Greg Carr has committed to 30 years of restoration efforts at Gorongosa.
“The Gorongosa Restoration Project is not only about protecting nature via the national park, but also supporting the communities who share the greater ecosystem,” Carr said. “Boise State University is the ideal strategic partner because we engage with departments across the university, in natural sciences, social sciences, health care, and humanities. We are multi-disciplinary and so is Boise State. As an Idahoan, I am particularly proud of Boise State’s growth into a nationally
respected research university.”
(upbeat music)
[Gabriela Curtiz, Business Administration Student] Hi, everyone. My name is Gabriela Curtiz. I’m from Mozambique, Southern Africa country. I work in Gorongosa National Park as a safari tourism guide. Being a guide means a lot for me, not only get a job and money, but yes means that I get to share my spiritual values about nature with visitors from all over the world, and also teach people about environment and make them connected deeply with nature in their soul.

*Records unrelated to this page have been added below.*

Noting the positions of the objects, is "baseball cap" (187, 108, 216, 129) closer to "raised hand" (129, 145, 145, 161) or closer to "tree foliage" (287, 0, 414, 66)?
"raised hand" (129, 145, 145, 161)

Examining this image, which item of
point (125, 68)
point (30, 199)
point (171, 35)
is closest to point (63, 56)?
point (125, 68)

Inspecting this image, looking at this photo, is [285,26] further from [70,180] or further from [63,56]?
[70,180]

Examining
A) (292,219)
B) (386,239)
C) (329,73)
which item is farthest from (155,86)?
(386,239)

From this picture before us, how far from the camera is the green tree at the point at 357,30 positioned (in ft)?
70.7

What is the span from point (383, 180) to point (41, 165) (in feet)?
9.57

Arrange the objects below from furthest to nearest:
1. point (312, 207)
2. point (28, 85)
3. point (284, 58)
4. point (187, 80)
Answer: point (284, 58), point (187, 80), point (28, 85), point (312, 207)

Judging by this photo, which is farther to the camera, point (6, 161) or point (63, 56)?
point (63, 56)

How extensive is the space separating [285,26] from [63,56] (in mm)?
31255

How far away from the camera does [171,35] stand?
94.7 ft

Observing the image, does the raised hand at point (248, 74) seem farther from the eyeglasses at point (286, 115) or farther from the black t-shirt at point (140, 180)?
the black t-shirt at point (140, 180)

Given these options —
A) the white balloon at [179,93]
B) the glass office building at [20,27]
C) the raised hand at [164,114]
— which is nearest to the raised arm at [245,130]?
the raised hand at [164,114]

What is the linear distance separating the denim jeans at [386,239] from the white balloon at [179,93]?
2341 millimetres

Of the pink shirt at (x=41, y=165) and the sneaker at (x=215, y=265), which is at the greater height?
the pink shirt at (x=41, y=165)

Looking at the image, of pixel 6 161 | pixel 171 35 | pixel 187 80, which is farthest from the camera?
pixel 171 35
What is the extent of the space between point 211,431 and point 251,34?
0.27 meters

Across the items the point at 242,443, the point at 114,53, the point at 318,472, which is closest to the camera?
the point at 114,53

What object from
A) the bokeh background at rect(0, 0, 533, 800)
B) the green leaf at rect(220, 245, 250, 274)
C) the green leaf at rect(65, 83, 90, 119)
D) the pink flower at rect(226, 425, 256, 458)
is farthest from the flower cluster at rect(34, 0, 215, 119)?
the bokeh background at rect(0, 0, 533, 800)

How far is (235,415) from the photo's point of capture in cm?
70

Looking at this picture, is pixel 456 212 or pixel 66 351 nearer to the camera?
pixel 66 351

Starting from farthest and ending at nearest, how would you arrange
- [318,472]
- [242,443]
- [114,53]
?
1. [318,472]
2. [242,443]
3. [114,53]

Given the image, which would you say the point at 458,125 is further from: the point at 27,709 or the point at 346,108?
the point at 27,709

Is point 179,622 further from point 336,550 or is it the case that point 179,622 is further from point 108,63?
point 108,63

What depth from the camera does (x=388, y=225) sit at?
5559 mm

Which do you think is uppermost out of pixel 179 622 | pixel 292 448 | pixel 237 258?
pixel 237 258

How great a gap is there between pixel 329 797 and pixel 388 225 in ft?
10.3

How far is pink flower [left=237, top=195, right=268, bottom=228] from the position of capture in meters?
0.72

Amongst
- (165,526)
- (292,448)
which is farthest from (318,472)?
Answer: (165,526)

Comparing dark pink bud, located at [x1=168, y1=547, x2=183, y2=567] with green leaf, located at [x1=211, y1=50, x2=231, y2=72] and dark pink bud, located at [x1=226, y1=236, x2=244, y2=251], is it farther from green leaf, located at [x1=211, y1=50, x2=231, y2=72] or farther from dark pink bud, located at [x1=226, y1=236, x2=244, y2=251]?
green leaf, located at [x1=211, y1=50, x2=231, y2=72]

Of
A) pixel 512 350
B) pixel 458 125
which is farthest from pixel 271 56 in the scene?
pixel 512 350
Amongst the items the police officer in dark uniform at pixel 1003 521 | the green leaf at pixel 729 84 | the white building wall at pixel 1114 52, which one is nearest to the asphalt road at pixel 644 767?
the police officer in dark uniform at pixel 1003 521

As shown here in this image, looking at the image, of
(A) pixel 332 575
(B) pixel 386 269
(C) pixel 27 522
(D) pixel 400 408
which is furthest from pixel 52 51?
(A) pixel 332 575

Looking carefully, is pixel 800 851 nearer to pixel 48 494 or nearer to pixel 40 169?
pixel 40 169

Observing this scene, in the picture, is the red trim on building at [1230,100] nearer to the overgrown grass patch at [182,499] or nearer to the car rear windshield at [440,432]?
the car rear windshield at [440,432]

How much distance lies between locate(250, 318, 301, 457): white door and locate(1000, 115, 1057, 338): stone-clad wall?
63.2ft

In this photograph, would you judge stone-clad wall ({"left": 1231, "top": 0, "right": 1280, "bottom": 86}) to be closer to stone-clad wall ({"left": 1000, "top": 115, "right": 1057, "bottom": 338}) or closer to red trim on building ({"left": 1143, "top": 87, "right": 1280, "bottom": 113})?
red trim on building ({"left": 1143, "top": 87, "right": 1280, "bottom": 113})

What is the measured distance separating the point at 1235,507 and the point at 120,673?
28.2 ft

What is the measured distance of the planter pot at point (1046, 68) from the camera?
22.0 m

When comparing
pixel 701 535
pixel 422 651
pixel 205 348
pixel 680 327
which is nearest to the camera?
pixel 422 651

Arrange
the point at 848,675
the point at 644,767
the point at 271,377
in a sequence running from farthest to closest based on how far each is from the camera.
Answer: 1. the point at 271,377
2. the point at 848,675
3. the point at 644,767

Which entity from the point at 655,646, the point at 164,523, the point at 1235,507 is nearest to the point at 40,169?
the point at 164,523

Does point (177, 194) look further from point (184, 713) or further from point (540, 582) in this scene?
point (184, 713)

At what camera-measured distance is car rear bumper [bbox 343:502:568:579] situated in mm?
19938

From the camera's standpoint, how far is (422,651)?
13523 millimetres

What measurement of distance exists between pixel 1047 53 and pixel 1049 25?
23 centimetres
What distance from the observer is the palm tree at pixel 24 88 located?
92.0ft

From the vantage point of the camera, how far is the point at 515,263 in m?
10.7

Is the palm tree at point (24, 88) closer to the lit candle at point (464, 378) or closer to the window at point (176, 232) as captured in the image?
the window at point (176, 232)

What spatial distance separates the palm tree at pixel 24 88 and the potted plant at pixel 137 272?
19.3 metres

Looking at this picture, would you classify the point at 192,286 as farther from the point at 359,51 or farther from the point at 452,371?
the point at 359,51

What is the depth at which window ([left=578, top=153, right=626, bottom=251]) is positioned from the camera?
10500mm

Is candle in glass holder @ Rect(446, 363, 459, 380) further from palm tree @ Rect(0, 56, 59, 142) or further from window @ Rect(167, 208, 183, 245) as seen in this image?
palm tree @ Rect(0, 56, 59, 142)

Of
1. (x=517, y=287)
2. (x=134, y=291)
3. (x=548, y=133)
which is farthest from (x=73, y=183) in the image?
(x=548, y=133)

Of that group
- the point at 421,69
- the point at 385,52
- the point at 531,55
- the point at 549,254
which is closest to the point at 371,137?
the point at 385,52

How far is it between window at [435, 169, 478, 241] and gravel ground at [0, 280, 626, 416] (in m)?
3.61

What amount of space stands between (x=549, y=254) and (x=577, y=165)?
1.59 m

So I’m earning a degree in Business Administration in Boise State University so that one day I become more than a guide. I want to be able to create employment for people in my community, I want to be able to maybe to open my own company one day. I just wanna be able to help my community with what I’m studying. I think we can be a scientist. We can be many things, but we need a knowledge about business, how to manage people, how to manage a national park, how to manage a company, human resource. It’s all important. That’s why I chose business administration so that I can help people in my country, in my community.
(applause)
I feel like most of people view Africa as a very poor country so, we know… even if it’s true, I want students to view differently in different way. African’s not about sad things. It’s about also being happy resilient, confident with ourselves and with a smile in our face every day. I want to make this connection with the students here in the Boise State. So after I graduate from Boise State, I want to go back to my country and work in the park, make employment, stay close to my family and help people. I can inspire one person in my community. I can inspire one person in the world that will make change. So, together we go far and alone you go fast. I feel like we need to help each other. We need to work together to make this world better.